Following a host of internal critical reviews and reflection, plans proceeded to bring the idea to the school board’s curriculum review sub-committee. In that meeting, with the aid of a well-conceived PowerPoint and presentation strategy,  the team put forward that the primary goal of the new Math 1-2-3 was to elevate the applicable skills and content (raw data analysis, statistics, spreadsheets, basic functions, everyday proportional thinking, extending out to data-based journalism and media studies) while keeping only the minimum amount of the traditional yet largely inapplicable content. That content persists, said MacElhiney and Nilhas in the deliberations, because it’s a vestige of the SAT’s. What the team understood correctly is that the SATs have been one of our classic sorting instruments, one which persists in testing for a number of likely-to-never-be-seen items, yet whose influence is increasingly on the wane across the nation, as college admissions are roiled by decreasing enrollment.

Spreadsheets will be an important area of focus in the new approach as has been pointed out. In their discussions with Nilhas and the curriculum committee, the team pointed out their agreement with What If Math that spreadsheets change the name of the game. They are the tools students will use in the workplace so they should begin practice and familiarity in school. And spreadsheets are not just computational tools, but are powerful visualization and data science tools, employing functions and functional thinking to build and work with models essential to all STEM projects.

In the dialogue, the school/district team added, “we believe students will be more engaged, be more likely to stick with math, see science as a more inviting domain, and be far more ready for business, domestic and higher education setting with their spreadsheet skills. In reviewing their position with the PowerPoint, MacElhiney posed, “we’ll be able to look students in the eye and say what they are learning is relevant and applicable. And that they don’t have to see school as something they’re not good at because math and science are kind of closed off to them, and those represent a large chunk of what high school is. Plus, we fully expect, and data will support us, that high-achievers in math, and science, will fly even higher.”

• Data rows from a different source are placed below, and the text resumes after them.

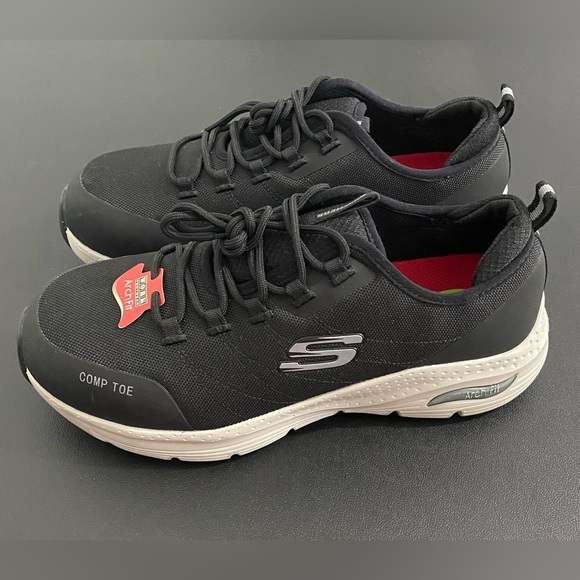 New Skechers Ebinal Work Shoes Arch Fit Comp Toe Slip Resistant Lace Up Low Boot - Picture 4 of 15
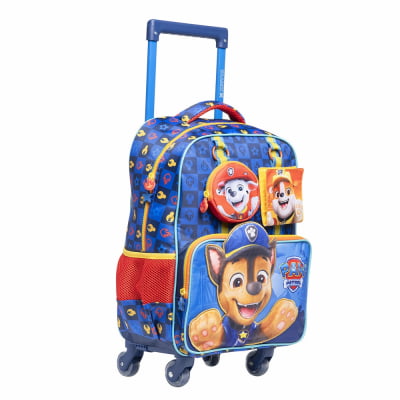 Mochila de Rodinha Escolar da Patrulha Canina Tam.16 - 4 Rodinhas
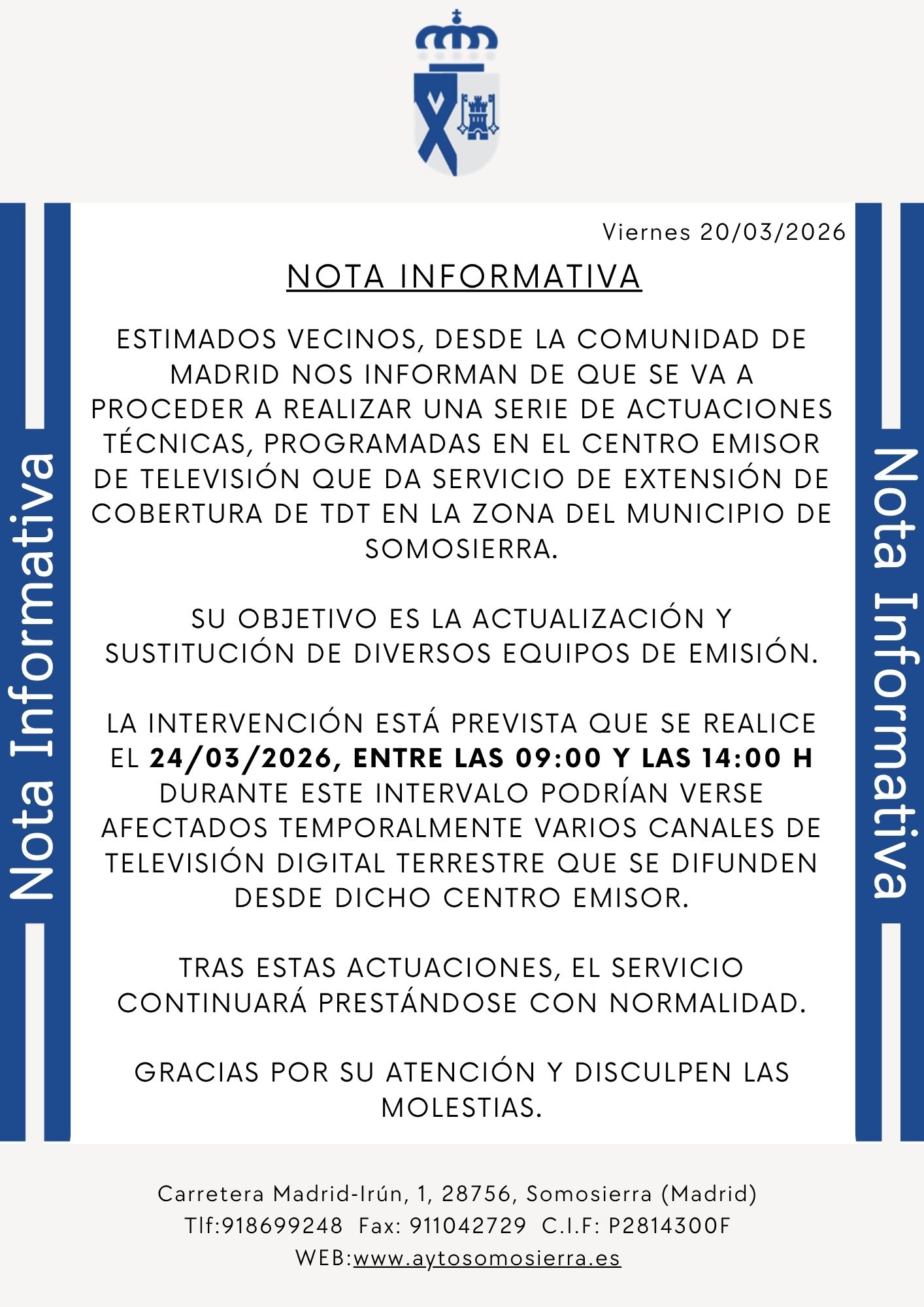 Nota Informativa Actuaciones TDT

The team’s presentation met with success and moved on toward inclusion in the district’s Program of Studies. It was a quiet yet energizing victory for the math team, the school, and especially, for the students.  LaBounty comments, “Moving forward, we’ll continue to encourage students who are looking to progress to the traditional end-of-high school math class --Calculus.” In the school’s recent history, she shared, Calculus classes have had increasingly low enrollment. She went on, “The new pathway will offer more student choice, and rigorous skills and content will be at the heart of it. That’s likely to increase the number of students who feel confident enough to dig into Calculus.”  There’s a rare, math win-win.

 

Teacher Leader Jeannine LaBounty with a student

I like the folks at White Mountains for a lot of reasons, but in this case one really stands out. They could have been like many schools, content to allow cadres of incoming students pass through four years of low-engagement and low expectations in math. Instead they’ve built new and engaging learning activities, integrated Math/Science, created a dynamic Humanities sequence, and now paved the way for the new Math 1-2-3 sequence. They knew it would take a lot of work, including the politics of public engagement, sharing their insider knowledge in understandable ways, and addressing the complications of changing something truly significant in a school, something that almost never happens.

The Spartan community of White Mountains worked hard to make important changes in math and have embarked on an exciting journey, one that will undoubtedly pay off for the students in both the short and long runs. Let’s hope other schools take notice and embark on something better for young people, the learning mission, and the study of math.